Carnet d’exil ukrainien (9/10) | « Ma vie est en pause depuis le 24 février 2022 »

Quand les frappes russes ont frappé Kiev, Maya a compris que son pays était littéralement envahi. Elle a réussi à quitter l’Ukraine avec sa mère et ses chiens pour venir se réfugier en Serbie. Le 24 février, quelque chose en elle s’est brisé. Depuis, elle s’accroche pour continuer à vivre.

Par Maya | Traduit de l’ukrainien par Alena Dubrovina

CdB / Bruno Tolić

Ce texte est aussi disponible en ukrainien, serbe et allemand.


La guerre en Ukraine a poussé des millions de personnes à l’exil. Des Ukrainiens, mais aussi des Russes et des Biélorusses qui fuient le régime de Moscou et qui ont trouvé refuge en Serbie où une communauté s’organise. Que pensent-ils de la situation ? Comment vivent-ils l’exil et leur départ parfois sans retour ? Regards croisés.

Le cerveau humain est une chose passionnante, et certainement loin d’être complètement étudiée.

La guerre en Ukraine a commencé en 2014. C’est comme si c’était hier. Pourtant, ces dernières années, j’ai vécu comme s’il n’y avait rien de spécial dans le pays. Ce n’est pas parce que j’en avais marre de la guerre. Je voulais juste vivre ma vie. Et maintenant je le veux encore, mais je ne peux pas.

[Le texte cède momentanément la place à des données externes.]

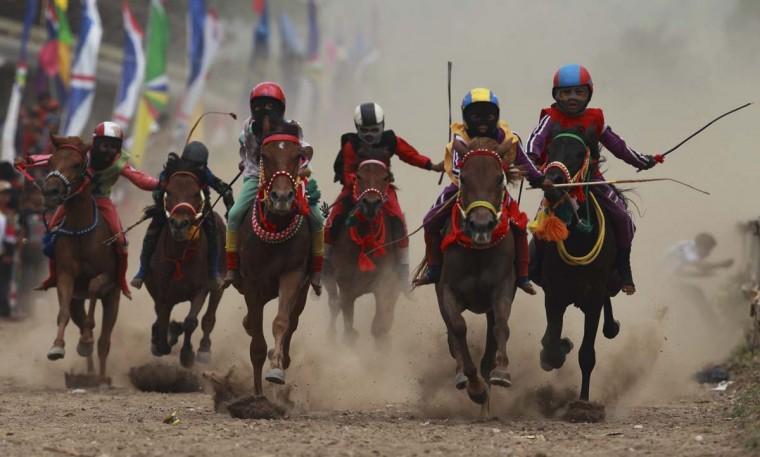 Ребенка жокеев гонки лошадей на ипподроме за пределами Бима.  Десятки ребенка жокеев, некоторые в возрасте восьми-летний принять участие в гонках.  Фото сделано 17 ноября 2012.  (Beawiharta / Reuters)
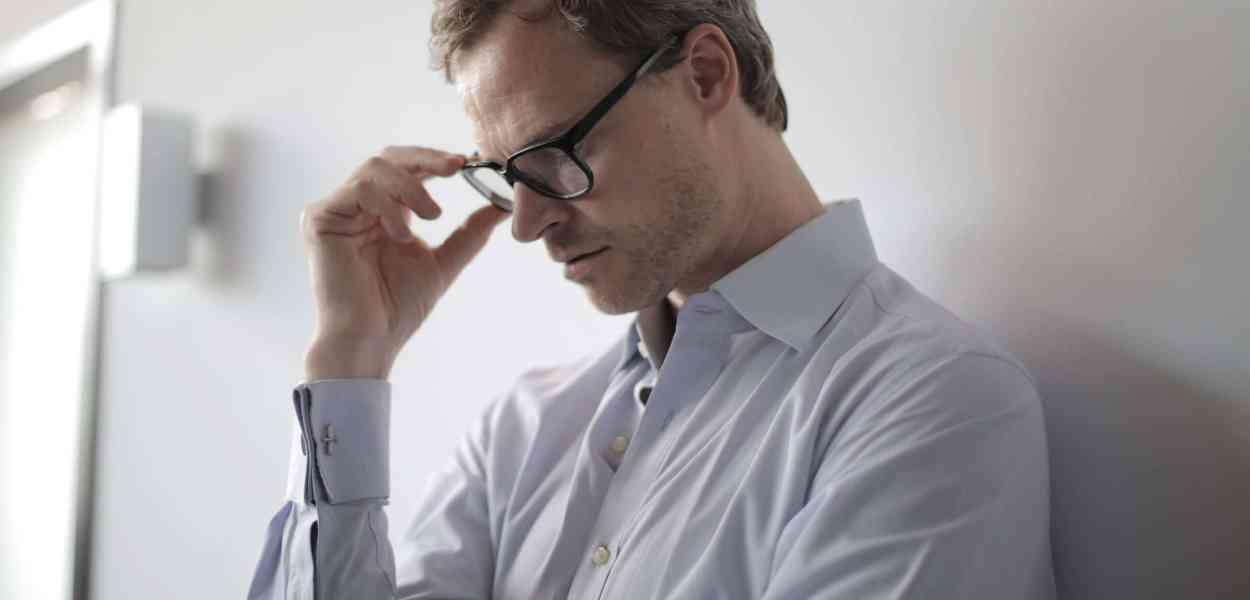 Photo of man wearing black eyeglasses
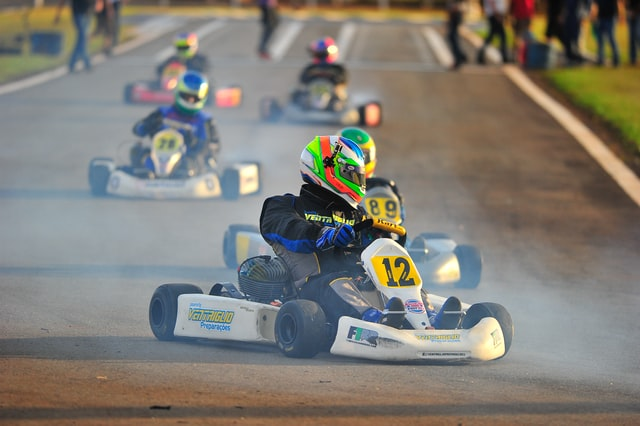 Company Outing; person driving a go-kart with other competitors in the background
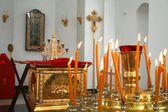 Internal furniture and candles of an orthodox temple 5 — Stockfoto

Comme un peu tout le monde, nous avions nos grands projets, parfois presque grandioses. Alors que tout le pays s’attendait à l’invasion, ma mère et moi nous nous sommes lancées dans une vie complètement différente. Nous nous préparions à déménager dans un autre endroit, et quand l’agent immobilier nous a dit qu’il serait difficile de vendre l’appartement à cause de la situation, nous n’y avons presque pas cru. Parce que nous avions des projets.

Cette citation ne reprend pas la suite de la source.